Moscow's announcement Tuesday that it would halt its five-day invasion of Georgia came within 24 hours of President Bush's demand for an end to this "brutal" Russian offensive. Did an implied US threat make the difference? There's one way to find out.
In his statement Monday, Mr. Bush drew a bright line around what matters most to the US in Georgia – and it's not the oil pipeline that runs through this strategic nation. Nor is it Georgia's claim to the disputed territories of South Ossetia and Abkhazia, which are the size of Puerto Rico. Neither is it forcing Russia to accept yet another country near its border as a NATO member.
No, it was with poignant symbolism that Bush made his main point in the Rose Garden of the White House. He insisted that Georgia's 2003 "rose revolution" not be overthrown and a Russian puppet installed either by force or coercion. He warned against the apparent Russian attempt to depose Georgia's "duly elected government."
Bush wasn't just guessing. The US envoy to the United Nations, Zalmay Khalilzad, told the Security Council on Sunday that Russia's UN ambassador said that Georgian President Mikheil Saakashvili "must go."

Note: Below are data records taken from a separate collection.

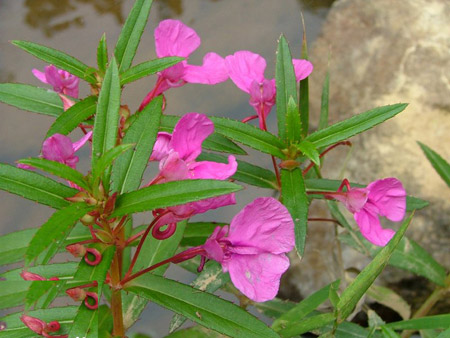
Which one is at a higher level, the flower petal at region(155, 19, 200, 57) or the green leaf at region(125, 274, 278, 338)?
the flower petal at region(155, 19, 200, 57)

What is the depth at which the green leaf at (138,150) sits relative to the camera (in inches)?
42.3

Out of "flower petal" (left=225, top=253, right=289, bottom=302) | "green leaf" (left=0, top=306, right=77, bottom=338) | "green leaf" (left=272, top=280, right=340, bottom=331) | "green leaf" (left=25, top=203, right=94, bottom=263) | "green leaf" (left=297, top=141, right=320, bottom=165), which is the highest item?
"green leaf" (left=25, top=203, right=94, bottom=263)

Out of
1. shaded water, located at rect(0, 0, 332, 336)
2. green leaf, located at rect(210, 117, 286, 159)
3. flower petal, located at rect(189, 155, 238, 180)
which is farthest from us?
shaded water, located at rect(0, 0, 332, 336)

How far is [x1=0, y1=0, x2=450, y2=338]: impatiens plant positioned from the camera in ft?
3.15

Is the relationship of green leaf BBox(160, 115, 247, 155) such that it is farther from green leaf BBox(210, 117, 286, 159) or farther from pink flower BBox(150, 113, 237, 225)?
pink flower BBox(150, 113, 237, 225)

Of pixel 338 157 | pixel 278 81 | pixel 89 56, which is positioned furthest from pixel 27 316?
pixel 89 56

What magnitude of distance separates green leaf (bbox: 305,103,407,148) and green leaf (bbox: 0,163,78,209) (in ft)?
1.64

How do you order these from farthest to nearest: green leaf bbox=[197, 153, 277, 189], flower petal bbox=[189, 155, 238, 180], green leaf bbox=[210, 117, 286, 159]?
green leaf bbox=[197, 153, 277, 189]
green leaf bbox=[210, 117, 286, 159]
flower petal bbox=[189, 155, 238, 180]

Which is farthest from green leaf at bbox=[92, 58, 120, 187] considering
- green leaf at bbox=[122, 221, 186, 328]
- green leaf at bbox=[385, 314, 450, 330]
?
green leaf at bbox=[385, 314, 450, 330]

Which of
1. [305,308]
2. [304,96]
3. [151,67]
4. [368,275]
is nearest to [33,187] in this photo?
[151,67]

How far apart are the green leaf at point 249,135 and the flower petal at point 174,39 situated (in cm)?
15

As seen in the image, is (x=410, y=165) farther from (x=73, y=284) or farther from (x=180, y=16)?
(x=73, y=284)

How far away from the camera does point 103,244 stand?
1.04 metres

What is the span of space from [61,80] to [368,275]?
2.26ft
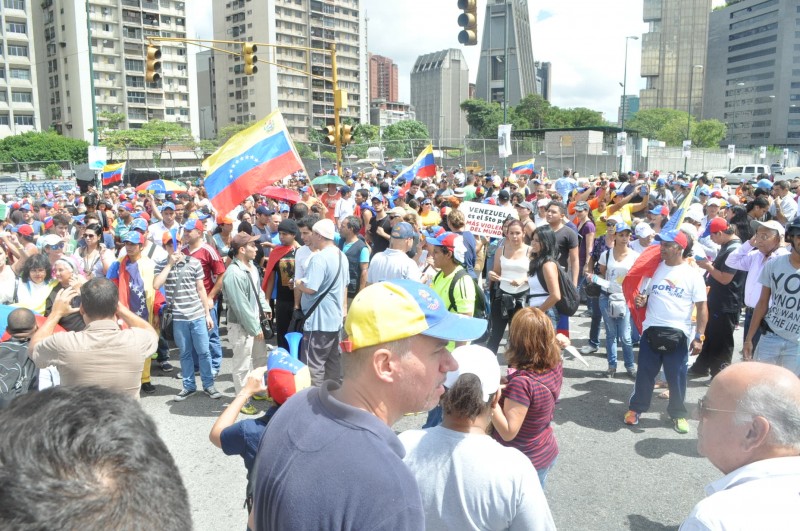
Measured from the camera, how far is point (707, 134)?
9931 cm

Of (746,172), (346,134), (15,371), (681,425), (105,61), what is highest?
(105,61)

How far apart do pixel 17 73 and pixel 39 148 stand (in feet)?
56.9

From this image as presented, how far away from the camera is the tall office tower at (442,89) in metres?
174

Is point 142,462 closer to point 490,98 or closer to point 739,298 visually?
point 739,298

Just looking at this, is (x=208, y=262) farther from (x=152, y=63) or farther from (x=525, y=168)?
(x=525, y=168)

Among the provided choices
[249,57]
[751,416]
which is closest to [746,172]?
[249,57]

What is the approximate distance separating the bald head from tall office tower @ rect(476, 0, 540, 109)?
131 meters

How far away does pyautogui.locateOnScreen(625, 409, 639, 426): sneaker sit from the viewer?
5.61 m

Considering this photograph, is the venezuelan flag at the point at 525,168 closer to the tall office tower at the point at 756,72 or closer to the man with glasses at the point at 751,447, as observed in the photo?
the man with glasses at the point at 751,447

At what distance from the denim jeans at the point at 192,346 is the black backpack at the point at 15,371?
254 cm

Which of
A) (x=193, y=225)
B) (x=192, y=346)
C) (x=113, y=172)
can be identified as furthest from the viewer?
(x=113, y=172)

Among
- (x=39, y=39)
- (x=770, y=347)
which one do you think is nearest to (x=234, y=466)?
(x=770, y=347)

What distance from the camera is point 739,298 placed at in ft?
22.4

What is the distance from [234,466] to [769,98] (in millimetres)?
143341
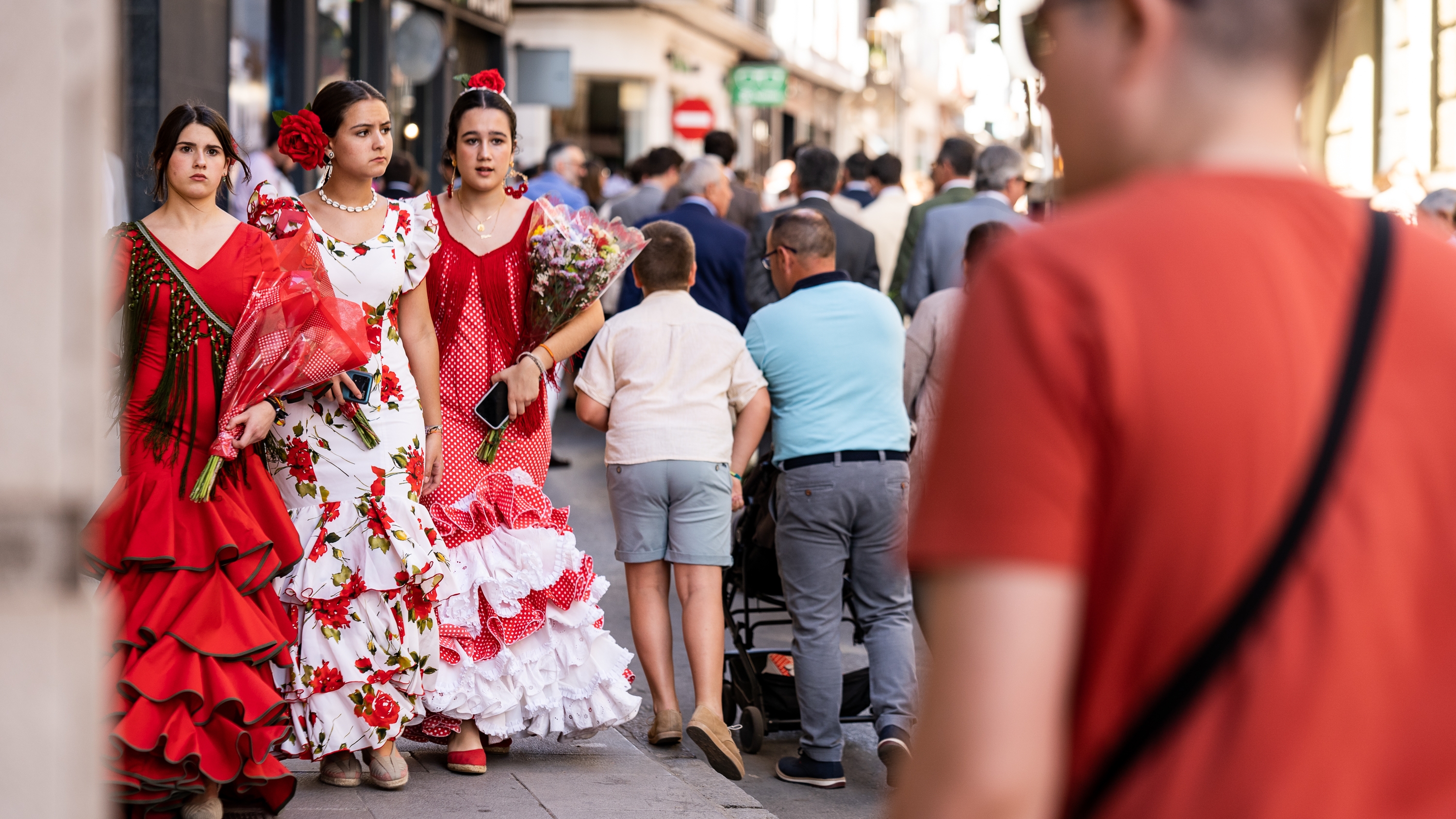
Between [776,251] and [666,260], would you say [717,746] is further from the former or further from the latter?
[776,251]

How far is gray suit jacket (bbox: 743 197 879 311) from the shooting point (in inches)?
416

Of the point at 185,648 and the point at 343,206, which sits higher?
the point at 343,206

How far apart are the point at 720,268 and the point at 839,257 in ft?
3.33

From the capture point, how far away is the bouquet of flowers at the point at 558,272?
5.85 metres

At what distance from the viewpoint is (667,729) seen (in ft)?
20.4

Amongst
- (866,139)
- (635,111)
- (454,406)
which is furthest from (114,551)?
(866,139)

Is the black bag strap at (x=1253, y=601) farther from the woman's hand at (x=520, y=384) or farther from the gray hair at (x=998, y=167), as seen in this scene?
the gray hair at (x=998, y=167)

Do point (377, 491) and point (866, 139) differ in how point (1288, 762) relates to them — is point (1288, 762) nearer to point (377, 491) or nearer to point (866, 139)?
point (377, 491)

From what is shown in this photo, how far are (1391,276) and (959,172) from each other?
1000 cm

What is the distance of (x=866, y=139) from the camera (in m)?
Result: 47.6

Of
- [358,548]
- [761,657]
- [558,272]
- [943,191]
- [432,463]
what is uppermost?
[943,191]

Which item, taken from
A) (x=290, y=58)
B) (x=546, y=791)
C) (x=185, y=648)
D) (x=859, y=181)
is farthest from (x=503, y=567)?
(x=290, y=58)

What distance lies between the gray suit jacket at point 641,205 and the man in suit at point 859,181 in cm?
160

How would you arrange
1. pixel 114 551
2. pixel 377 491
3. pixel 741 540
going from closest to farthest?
pixel 114 551, pixel 377 491, pixel 741 540
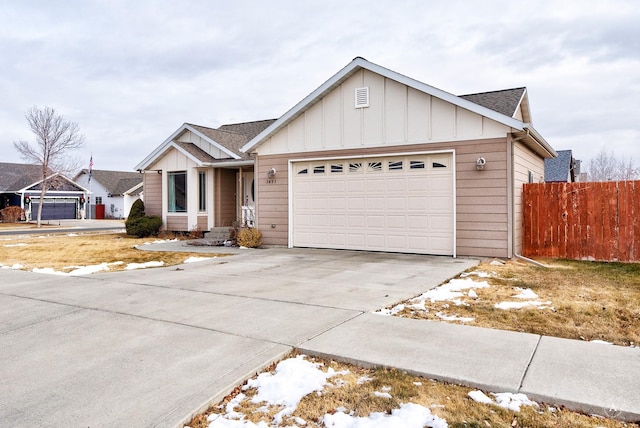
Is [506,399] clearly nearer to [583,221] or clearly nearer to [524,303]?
[524,303]

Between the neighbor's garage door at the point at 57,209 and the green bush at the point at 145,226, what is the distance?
23768 mm

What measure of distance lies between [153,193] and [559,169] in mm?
20958

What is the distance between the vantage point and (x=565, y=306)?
18.0 feet

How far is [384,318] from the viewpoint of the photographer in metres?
4.94

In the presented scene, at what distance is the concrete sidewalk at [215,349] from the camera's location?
2.94m

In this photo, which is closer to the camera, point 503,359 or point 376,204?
point 503,359

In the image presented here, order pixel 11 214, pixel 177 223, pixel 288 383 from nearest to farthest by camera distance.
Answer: pixel 288 383
pixel 177 223
pixel 11 214

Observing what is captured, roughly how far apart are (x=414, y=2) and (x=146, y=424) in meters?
12.2

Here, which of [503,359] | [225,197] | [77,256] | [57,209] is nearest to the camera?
[503,359]

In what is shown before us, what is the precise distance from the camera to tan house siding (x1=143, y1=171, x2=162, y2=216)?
17703 millimetres

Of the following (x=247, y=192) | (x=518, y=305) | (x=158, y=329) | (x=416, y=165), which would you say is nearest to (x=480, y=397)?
(x=518, y=305)

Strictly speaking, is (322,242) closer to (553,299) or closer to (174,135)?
(553,299)

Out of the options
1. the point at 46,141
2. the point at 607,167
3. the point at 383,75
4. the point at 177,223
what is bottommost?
the point at 177,223

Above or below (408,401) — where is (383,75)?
above
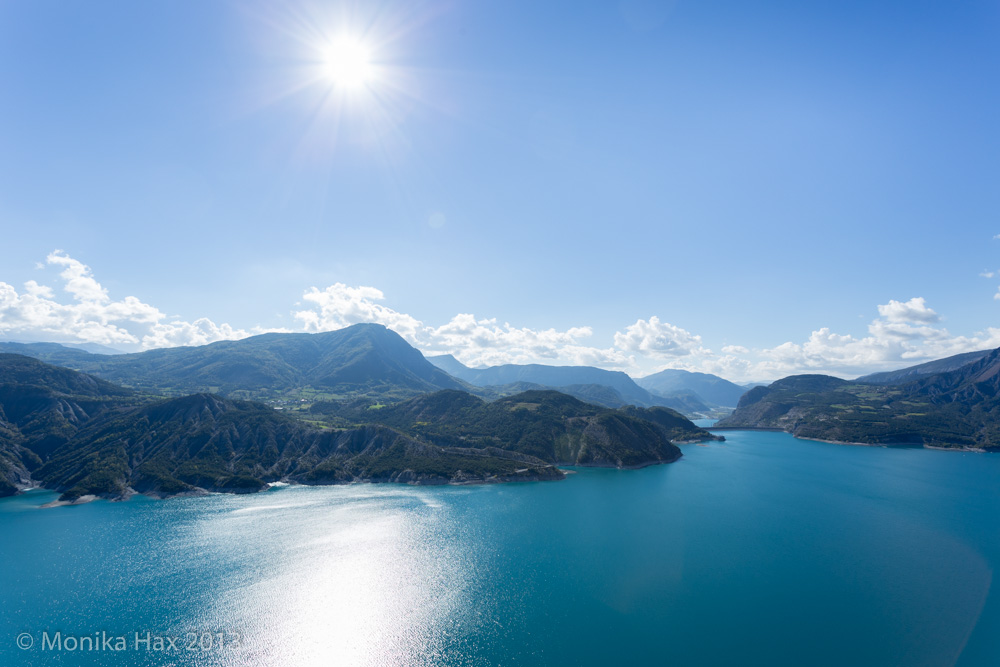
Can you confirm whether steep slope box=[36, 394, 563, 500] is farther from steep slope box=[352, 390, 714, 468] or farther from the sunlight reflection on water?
the sunlight reflection on water

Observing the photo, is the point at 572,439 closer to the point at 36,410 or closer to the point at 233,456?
the point at 233,456

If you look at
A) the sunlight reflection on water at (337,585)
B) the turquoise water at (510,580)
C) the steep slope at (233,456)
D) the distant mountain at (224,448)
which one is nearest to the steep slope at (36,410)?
the distant mountain at (224,448)

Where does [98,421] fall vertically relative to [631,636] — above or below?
above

But it is Russian troops that must go from Georgia proper. And the US needs to act swiftly to bolster this young democracy with all the aid, trade, and other "soft power" that it needs to flourish as an independent state, not a pawn to Russia's neo-imperial ambitions.
This latest attempt by Moscow to restore its prestige and power cannot come at the expense of democracy and freedom in Georgia. The West can compromise with Russia on many military and energy issues, such as placement for American defense systems against Iranian missiles or transit pipelines for Caspian petroleum.
It can let Russia claim outsized pieces of the Arctic seabed for oil rights or conduct aggressive military training exercises near Europe. It can even wink while Vladimir Putin plays games to keep himself in power, further eroding his country's own faltering democracy.
But Russia's attempt to intimidate Georgians into abandoning their elected president is not an option, despite Mr. Saakashvili's miscalculation last week in asserting authority in the two disputed territories.
In 1996, President Clinton took a similar stand against an attempted putsch by a big power against a small democratic nation. After China launched intimidating "test" missiles toward Taiwan to influence an election on the island country, Mr. Clinton sent two aircraft carriers to the area. It was an unmistakable signal of US resolve on behalf of democracy.
Bush need not send fighting forces to Georgia – nor can he at this moment – but he, along with Europe, should help its economy and prop up its democratic institutions. And such a response is something that both Barack Obama and John McCain could surely support.
With strong US backing, Georgia can better negotiate with Moscow in resolving disputes. Russia says it won't talk to Saakashvili, but he is the elected leader.
If Bush's bright line in defending Georgia's democracy did force a Russian drawdown, Moscow will also talk to the Georgian leader.